(Collected data)

◆ ◆ ◆

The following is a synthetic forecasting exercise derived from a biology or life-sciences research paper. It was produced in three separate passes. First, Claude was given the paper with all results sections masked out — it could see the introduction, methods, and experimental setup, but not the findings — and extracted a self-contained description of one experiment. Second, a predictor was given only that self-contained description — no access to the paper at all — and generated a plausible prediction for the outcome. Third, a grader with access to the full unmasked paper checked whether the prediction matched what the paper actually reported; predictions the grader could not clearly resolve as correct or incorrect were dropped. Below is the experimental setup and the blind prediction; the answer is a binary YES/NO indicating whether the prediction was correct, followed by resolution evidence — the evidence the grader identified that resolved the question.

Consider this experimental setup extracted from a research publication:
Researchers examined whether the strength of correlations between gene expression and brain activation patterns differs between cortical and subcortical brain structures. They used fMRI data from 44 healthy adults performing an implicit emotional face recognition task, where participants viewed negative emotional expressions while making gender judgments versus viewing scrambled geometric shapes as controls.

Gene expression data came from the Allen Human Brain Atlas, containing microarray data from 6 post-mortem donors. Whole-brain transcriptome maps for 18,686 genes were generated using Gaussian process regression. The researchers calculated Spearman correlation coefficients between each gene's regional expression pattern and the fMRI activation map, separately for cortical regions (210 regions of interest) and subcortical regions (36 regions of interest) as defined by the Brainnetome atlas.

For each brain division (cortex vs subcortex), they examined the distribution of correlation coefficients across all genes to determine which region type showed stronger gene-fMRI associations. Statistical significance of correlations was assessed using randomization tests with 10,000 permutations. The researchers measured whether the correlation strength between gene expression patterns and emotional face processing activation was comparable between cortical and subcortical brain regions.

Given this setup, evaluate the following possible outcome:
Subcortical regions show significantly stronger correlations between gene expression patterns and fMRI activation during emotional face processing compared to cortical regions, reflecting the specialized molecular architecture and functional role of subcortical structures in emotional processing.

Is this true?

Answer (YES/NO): YES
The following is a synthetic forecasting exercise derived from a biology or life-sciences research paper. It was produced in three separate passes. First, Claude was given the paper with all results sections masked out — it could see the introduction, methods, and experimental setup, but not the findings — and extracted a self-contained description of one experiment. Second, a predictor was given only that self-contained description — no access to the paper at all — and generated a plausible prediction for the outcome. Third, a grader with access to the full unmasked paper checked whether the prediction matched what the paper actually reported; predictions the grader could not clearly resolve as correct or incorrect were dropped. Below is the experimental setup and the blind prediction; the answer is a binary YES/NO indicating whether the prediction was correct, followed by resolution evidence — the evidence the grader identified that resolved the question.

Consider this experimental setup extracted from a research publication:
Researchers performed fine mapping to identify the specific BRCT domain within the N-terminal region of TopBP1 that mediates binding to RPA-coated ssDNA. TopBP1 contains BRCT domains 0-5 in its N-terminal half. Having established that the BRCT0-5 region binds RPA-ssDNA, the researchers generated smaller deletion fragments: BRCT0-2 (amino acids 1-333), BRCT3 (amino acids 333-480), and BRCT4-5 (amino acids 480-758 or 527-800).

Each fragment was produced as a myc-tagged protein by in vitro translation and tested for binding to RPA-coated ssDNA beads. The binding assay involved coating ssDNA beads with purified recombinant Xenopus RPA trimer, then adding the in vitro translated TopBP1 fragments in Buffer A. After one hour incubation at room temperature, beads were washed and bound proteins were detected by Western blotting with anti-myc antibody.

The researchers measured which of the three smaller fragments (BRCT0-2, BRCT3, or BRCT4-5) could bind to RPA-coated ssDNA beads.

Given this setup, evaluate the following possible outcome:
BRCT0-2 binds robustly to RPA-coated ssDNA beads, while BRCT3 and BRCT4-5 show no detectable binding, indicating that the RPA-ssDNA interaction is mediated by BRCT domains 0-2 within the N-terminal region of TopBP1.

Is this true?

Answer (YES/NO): NO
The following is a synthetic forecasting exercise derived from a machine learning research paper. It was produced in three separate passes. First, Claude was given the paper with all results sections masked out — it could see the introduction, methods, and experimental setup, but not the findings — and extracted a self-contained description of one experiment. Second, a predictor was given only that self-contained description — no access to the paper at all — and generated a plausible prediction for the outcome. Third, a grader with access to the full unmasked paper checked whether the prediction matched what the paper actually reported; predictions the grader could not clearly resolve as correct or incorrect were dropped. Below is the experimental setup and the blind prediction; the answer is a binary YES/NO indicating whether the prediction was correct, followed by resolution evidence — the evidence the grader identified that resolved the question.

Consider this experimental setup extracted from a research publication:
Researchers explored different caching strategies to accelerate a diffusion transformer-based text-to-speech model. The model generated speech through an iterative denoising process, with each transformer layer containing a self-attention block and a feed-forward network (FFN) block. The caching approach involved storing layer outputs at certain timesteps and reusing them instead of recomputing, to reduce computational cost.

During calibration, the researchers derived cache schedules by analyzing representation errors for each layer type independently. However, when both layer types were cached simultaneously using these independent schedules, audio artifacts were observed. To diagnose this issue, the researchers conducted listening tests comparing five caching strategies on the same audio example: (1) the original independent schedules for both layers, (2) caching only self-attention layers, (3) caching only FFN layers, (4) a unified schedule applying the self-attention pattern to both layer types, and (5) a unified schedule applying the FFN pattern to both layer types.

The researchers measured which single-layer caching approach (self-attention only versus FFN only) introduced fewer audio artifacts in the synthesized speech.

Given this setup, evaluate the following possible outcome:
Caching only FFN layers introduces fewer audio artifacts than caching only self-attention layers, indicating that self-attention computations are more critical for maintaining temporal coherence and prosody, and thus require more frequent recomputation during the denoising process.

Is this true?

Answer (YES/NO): NO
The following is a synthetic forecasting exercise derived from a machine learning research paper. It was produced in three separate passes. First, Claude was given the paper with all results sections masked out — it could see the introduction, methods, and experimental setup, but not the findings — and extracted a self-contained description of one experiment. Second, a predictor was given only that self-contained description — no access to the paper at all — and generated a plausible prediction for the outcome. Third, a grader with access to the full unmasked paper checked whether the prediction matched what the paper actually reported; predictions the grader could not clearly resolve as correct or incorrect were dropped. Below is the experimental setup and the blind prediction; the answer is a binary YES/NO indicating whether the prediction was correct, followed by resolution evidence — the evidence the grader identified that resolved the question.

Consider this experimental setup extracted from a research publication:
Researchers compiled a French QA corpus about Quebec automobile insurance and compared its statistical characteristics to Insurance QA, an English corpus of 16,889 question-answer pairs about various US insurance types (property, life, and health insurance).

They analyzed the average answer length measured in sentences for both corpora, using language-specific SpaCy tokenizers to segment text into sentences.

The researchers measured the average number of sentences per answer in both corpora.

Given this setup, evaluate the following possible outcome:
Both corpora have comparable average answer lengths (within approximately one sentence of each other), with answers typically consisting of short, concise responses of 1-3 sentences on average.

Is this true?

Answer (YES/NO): NO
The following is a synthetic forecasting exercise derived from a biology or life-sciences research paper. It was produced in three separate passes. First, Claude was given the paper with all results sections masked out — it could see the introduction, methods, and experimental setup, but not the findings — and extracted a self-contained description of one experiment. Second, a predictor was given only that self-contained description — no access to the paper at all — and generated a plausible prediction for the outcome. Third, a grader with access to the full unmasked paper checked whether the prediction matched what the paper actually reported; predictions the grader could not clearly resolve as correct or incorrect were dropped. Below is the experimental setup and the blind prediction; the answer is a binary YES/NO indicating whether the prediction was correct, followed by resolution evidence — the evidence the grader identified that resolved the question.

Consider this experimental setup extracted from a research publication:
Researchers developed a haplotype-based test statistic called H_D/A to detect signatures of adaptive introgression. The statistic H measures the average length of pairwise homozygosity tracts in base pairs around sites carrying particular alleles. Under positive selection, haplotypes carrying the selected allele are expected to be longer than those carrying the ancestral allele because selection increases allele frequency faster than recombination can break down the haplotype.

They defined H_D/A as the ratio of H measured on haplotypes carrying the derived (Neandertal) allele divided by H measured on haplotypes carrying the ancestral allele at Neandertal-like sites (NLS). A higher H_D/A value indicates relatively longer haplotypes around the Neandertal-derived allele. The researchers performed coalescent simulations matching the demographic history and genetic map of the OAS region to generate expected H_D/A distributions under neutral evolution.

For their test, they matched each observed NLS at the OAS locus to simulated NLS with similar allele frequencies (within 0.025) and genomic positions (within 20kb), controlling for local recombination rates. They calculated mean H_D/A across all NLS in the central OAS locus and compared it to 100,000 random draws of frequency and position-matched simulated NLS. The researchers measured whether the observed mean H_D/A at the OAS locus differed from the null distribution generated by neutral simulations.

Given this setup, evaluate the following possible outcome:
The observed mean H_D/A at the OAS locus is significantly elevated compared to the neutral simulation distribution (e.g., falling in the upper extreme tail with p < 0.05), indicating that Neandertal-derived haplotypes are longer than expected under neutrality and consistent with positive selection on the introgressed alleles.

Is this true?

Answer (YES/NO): YES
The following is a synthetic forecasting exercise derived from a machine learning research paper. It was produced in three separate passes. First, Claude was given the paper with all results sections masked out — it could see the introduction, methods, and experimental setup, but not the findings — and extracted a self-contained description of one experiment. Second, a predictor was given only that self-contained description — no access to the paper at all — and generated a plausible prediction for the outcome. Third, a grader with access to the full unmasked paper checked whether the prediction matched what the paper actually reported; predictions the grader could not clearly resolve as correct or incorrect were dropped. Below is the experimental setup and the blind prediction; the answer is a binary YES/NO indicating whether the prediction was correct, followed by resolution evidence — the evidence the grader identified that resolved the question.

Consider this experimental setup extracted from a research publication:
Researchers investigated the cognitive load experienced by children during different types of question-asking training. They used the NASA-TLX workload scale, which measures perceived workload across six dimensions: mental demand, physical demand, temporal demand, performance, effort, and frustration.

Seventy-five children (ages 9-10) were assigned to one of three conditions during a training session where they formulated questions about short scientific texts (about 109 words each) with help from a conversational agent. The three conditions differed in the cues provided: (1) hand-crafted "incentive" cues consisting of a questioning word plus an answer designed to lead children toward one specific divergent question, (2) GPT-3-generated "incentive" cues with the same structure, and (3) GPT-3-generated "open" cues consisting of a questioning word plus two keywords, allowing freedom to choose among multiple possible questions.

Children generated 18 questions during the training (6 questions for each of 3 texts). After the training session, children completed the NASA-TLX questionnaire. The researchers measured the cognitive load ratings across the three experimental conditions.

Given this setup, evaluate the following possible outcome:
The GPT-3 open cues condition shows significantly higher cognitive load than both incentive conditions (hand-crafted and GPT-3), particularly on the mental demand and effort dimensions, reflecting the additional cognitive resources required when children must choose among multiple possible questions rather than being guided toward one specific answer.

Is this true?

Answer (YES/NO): NO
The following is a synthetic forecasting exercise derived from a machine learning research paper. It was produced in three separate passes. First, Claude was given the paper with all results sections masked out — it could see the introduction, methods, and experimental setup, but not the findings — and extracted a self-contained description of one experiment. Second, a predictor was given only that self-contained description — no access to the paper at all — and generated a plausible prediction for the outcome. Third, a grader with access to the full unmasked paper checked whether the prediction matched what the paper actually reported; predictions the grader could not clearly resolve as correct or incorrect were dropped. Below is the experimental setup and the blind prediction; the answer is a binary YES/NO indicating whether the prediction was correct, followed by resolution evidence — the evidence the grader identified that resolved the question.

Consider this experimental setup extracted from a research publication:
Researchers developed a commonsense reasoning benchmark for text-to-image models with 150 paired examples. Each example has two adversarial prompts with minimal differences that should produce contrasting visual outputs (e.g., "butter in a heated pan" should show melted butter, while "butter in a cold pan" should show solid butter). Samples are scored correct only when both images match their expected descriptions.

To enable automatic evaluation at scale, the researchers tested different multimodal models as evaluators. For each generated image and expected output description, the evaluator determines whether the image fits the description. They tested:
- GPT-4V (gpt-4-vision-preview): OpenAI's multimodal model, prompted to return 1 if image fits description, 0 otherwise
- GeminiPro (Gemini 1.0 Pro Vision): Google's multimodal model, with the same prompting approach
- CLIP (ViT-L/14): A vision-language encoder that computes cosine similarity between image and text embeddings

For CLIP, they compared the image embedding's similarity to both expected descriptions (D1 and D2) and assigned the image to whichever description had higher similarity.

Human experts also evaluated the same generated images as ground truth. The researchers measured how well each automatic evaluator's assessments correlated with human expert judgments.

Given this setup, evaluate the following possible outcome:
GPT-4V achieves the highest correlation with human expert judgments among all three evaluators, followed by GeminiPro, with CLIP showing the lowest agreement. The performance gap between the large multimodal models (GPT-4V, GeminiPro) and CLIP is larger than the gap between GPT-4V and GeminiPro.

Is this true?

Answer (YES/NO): NO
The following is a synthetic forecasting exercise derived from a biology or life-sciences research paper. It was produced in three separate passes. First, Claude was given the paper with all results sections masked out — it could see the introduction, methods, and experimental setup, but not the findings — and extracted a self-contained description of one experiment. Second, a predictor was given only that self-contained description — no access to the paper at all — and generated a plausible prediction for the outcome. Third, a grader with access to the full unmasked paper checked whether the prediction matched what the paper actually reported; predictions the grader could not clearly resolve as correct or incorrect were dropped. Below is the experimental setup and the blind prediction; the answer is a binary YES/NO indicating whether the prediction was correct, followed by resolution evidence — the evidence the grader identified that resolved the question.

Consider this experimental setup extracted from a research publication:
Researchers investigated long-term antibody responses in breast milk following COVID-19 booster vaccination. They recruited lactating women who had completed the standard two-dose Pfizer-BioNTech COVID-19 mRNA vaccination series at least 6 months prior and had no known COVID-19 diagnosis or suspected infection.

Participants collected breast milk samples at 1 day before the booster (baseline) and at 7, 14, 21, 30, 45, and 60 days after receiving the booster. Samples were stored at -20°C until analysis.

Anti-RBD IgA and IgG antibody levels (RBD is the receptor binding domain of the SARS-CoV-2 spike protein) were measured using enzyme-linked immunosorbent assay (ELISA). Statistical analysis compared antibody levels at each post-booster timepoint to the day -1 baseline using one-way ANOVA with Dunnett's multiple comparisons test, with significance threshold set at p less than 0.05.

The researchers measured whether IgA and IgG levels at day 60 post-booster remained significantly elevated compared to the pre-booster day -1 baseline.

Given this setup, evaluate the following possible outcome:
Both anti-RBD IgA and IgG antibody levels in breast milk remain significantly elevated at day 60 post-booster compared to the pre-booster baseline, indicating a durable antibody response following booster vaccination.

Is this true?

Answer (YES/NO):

◆ ◆ ◆

About this exercise: Across all the entries above, how many lines hold the word "evaluators"? Answer with the number only.

Output for this exercise: 2